Cut loose and on his own, Tom had decided to head for the nearest hostelry where he’d be sure to know someone, which was the Black Lion down on Castle Hill. Although the place had no direct familial associations such as was the case with the Blue Anchor, in a way it had been a more constant focus of the Warren clan’s attentions down the years. Or anyway, it had since Tommy’s mam and dad had moved to Green Street, with their house just downhill and across the green from the back gates of the Black Lion’s cobbled yard. Being stood since time immemorial there beside St. Peter’s Church, it had provided a convenient venue to retire to after family funerals and christenings, and, being just two minutes’ walk away, was ideal for a swift half almost any time of day or night. In summer the old gates were opened to the buttercups-and-grass slope at the ale-yard’s rear behind St. Peter’s, where Tom’s mam would often sit out on a creaking bench dusted with emerald mould to have a drink with her surviving friends: old women with black bonnets, coats and dispositions like herself. His mother’s best pal, Elsie Sharp, had died before May’s eyes on one such sweet, long-shadowed evening after she’d knocked back a swig of stout straight from the bottle and had in the process swallowed a live bumblebee, which was just then crawling about within the brown glass neck. Stung from the inside Elsie’s throat had swollen up and closed, and after an unpleasant minute she’d been dead there in the birdsong and the lemon cordial light diffusing up above the railway station.

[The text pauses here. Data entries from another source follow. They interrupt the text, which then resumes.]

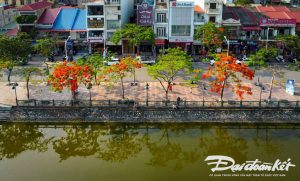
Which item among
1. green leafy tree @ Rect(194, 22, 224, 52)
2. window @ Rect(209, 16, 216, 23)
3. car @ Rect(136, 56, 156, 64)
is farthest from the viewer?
window @ Rect(209, 16, 216, 23)

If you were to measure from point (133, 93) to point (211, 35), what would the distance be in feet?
58.7

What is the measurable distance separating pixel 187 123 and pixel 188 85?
825cm

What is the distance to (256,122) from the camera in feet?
140

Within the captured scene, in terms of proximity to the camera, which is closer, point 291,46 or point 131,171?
point 131,171

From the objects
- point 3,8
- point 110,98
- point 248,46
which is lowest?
point 110,98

Once outside of the Blue Anchor, Tommy had turned left and headed down Chalk Lane to Castle Hill. There’d been a window lit in Doddridge Church, perhaps some group that met up in its rooms, and glancing up across the high stone wall Tom had been able to make out the set of loading doors, positioned halfway up the church’s side. As well as an abiding love of mathematics, one of the things Tom had picked up from his barmy grandfather was a deep fascination for the facts of history, especially that subject’s local aspect. Even so, he’d never had a proper answer for what those impractically high doors were doing there. The nearest he could get was that before the Reverend Philip Doddridge had arrived at Castle Hill and made the building there into a Nonconformist meeting-house, it had perhaps been used for something else, some business that required off-loading and delivery of goods by winch and pulley up to the first floor. Something about that explanation, though, had never rung quite true to Tom, which left the doors as an enduring question mark on his internal map of the location and its cloudy past.
Doddridge himself, Tommy had thought as he’d gone down beside the chapel and its burying ground, had been as big a puzzle as his church. Not in the sense that anything about him was unknown, but more that he’d been able to achieve such a long-lasting change in how the country thought about itself religiously, and that he’d done it from this tiny plot of land deep in the rat-runs of the Boroughs.